The structured extraction API helps in extracting structured data from documents. It’s ideal for automating data extraction from invoices, RFPs, tax and financial statements, and other structured documents.

Structured Data relevant to the schema is extracted from every page of the document, and then conflicts are resolved to produce a single output.

Supported file types - PDF, JPEG, PNG

Quick Start

1

Define a Schema

Define a schema for the document you want to extract data from.

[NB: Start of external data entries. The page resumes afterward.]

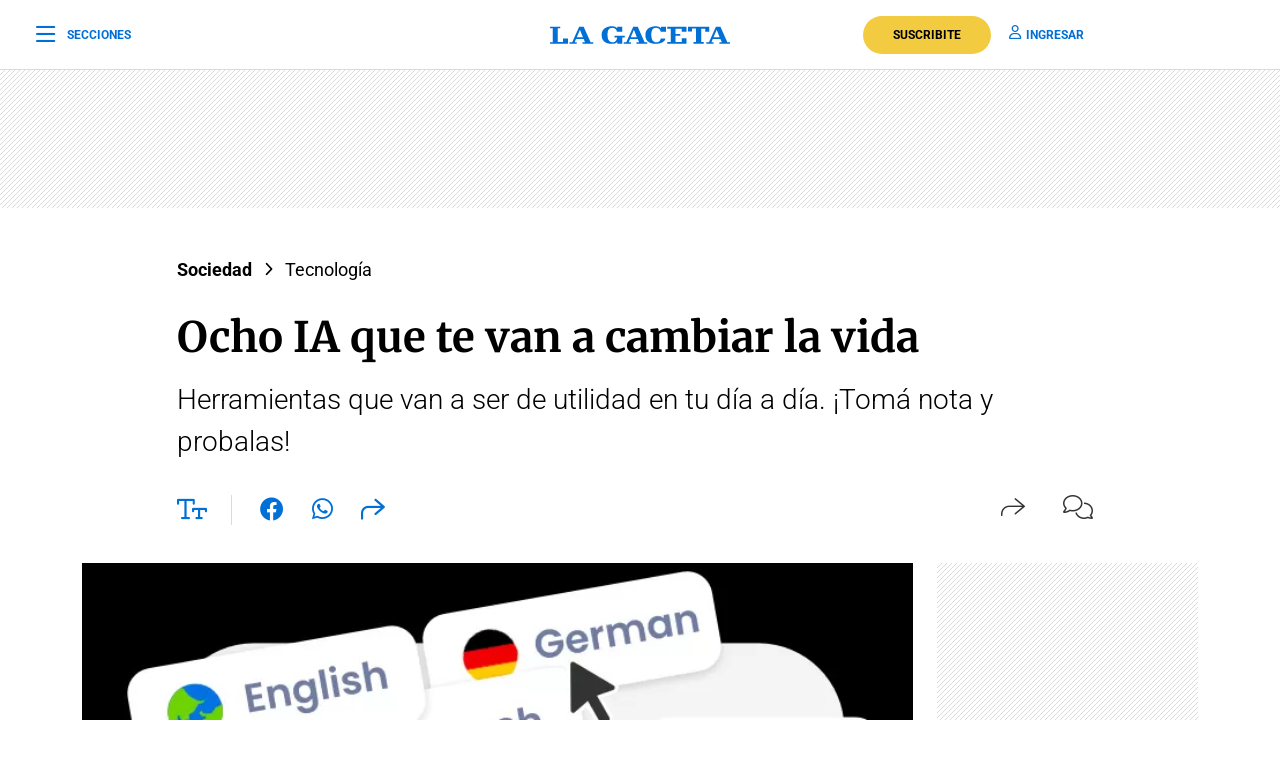

--- FILE ---
content_type: text/html; charset=utf-8
request_url: https://www.google.com/recaptcha/api2/aframe
body_size: 135
content:
<!DOCTYPE HTML><html><head><meta http-equiv="content-type" content="text/html; charset=UTF-8"></head><body><script nonce="lc1X-IV3W1EmAq2nDNsl2w">/** Anti-fraud and anti-abuse applications only. See google.com/recaptcha */ try{var clients={'sodar':'https://pagead2.googlesyndication.com/pagead/sodar?'};window.addEventListener("message",function(a){try{if(a.source===window.parent){var b=JSON.parse(a.data);var c=clients[b['id']];if(c){var d=document.createElement('img');d.src=c+b['params']+'&rc='+(localStorage.getItem("rc::a")?sessionStorage.getItem("rc::b"):"");window.document.body.appendChild(d);sessionStorage.setItem("rc::e",parseInt(sessionStorage.getItem("rc::e")||0)+1);localStorage.setItem("rc::h",'1768771948524');}}}catch(b){}});window.parent.postMessage("_grecaptcha_ready", "*");}catch(b){}</script></body></html>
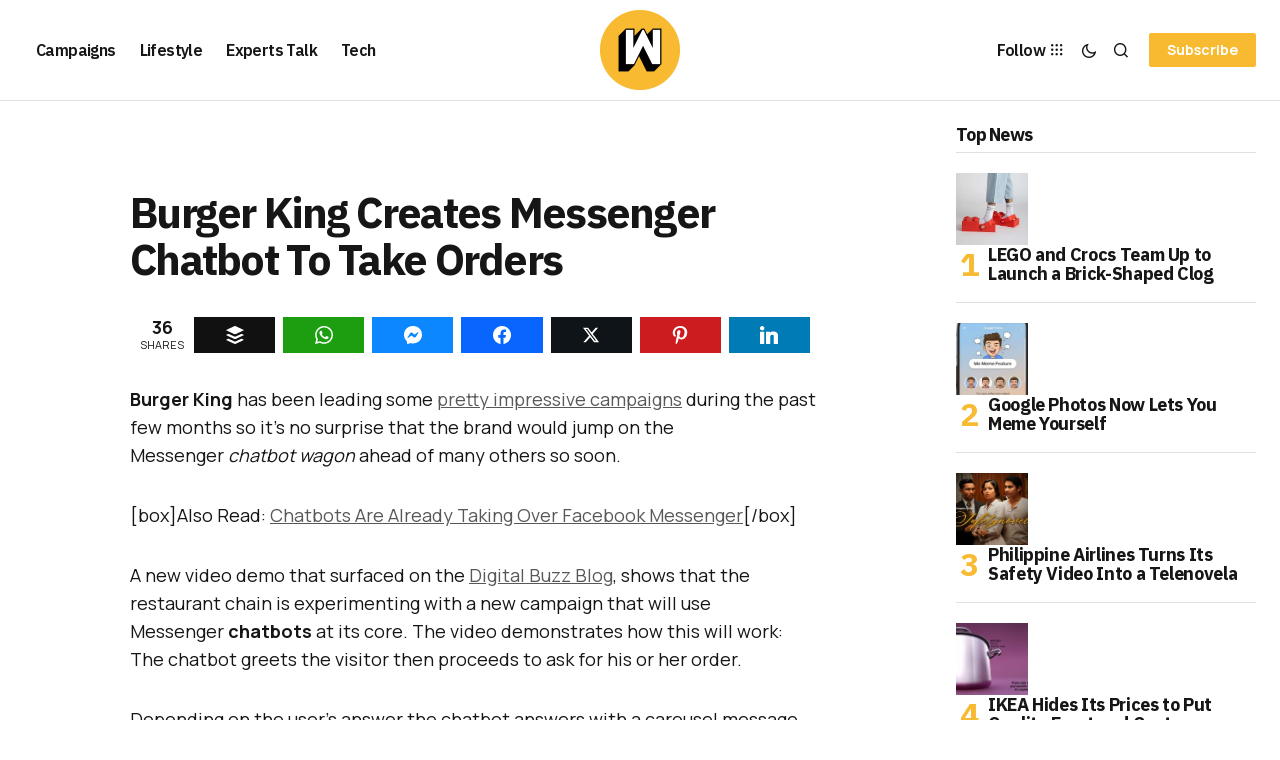

--- FILE ---
content_type: text/html; charset=utf-8
request_url: https://www.google.com/recaptcha/api2/aframe
body_size: 249
content:
<!DOCTYPE HTML><html><head><meta http-equiv="content-type" content="text/html; charset=UTF-8"></head><body><script nonce="NxBm_53CVj4li9c0ek50aQ">/** Anti-fraud and anti-abuse applications only. See google.com/recaptcha */ try{var clients={'sodar':'https://pagead2.googlesyndication.com/pagead/sodar?'};window.addEventListener("message",function(a){try{if(a.source===window.parent){var b=JSON.parse(a.data);var c=clients[b['id']];if(c){var d=document.createElement('img');d.src=c+b['params']+'&rc='+(localStorage.getItem("rc::a")?sessionStorage.getItem("rc::b"):"");window.document.body.appendChild(d);sessionStorage.setItem("rc::e",parseInt(sessionStorage.getItem("rc::e")||0)+1);localStorage.setItem("rc::h",'1769379438255');}}}catch(b){}});window.parent.postMessage("_grecaptcha_ready", "*");}catch(b){}</script></body></html>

Schemas are defined as JSON Schema.

{
  "$schema": "http://json-schema.org/draft-04/schema#",
  "type": "object",
  "properties": {
    "name": {
      "type": "string"
    },
    "age": {
      "type": "string"
    }
  },
  "required": [
    "name",
    "age"
  ]
}
2

Extract Data

This returns a job ID, which is used to get the result of the extraction.

{
    "jobId":"job-XXX",
    "status":"PROCESSING"
}
3

Retrieve the Result

Get the result from the API.

This returns the result of the extraction.

{
    "jobId":"job-XXXX",
    "structuredDataset": [{"customer_name": "John Doe", "address": "123 Main St, Anytown, USA", "total_amount_due": "$1000"}]
}

JSON Schema

The schema that you provide is used to extract structured data from the document. The schema is defined as JSON Schema.

Prompt

We use a proprietary prompt to extract the data from the document. You can provide your own prompt if you want to override the default prompt.

Model Provider

The model provider is the model that is used to extract the data from the document. If you specify the tensorlake provider, it uses our proprietary model to extract the data, and no data is sent to any third party LLM providers.

You can use OpenAI or Anthropic’s models as well.